## QUESTIONS TO ANSWER
A - In the passage on spirit and matter, what are the three primary creative forces said to be inherent to us?
B - Retype the spirit and matter passage word for word, everything from "Certain grades of" down to "to our suffering.".

## DOCUMENT EXCERPT
● ● ● ● ●

In the material universe, this involves a process of differentiation during our descent into material form and a process of integration during our ascent out of form. We have been given everything we need to create and the free will to do it. We start out, then, as unlimited, formless divine life without a definite sense of individuality, and we slowly begin to differentiate as we descend into denser levels of material substance—matter being the spiritual energy of the universe. As Spirit, we clothe ourselves in various grades of matter to create forms through which we can express creatively. For now, I will skip the earliest ages of material creativity on our world, which encompass an epic journey through the mineral, plant, and animal kingdoms, and continue our discussion at the point where we as Spirit individuate in the human kingdom. Once this individuation process occurs, we

  1. Become “self” conscious—aware of ourselves as thinking, feeling, creative beings;

  2. Learn about our creativity through the process of activating, developing, and eventually mastering the three primary creative forces inherent to us—intelligence, love, and goodwill—and

  3. Develop and improve the inherent qualities of the substance we work with to better reflect our divine nature in objective, material form.

Certain grades of matter provide the fundamental building blocks we use to create forms in the physical levels of the universe. As creative expressions of God, we—the indwelling formless spirit—remain immaterial even when we are actively revealing ourselves through the forms we’ve created. It’s important to distinguish between spirit, consciousness, and matter. And we'll be exploring this point in more depth as we go along, because it is our confusion over this distinction that ultimately gave rise to our suffering.

● ● ● ● ●

## STORED DATA

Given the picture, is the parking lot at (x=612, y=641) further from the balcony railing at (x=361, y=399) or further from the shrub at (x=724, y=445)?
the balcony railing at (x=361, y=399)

● ● ● ● ●

## OUTPUTS FOR THE TASKS
A - Intelligence, love, and goodwill.

B -
Certain grades of matter provide the fundamental building blocks we use to create forms in the physical levels of the universe. As creative expressions of God, we—the indwelling formless spirit—remain immaterial even when we are actively revealing ourselves through the forms we’ve created. It’s important to distinguish between spirit, consciousness, and matter. And we'll be exploring this point in more depth as we go along, because it is our confusion over this distinction that ultimately gave rise to our suffering.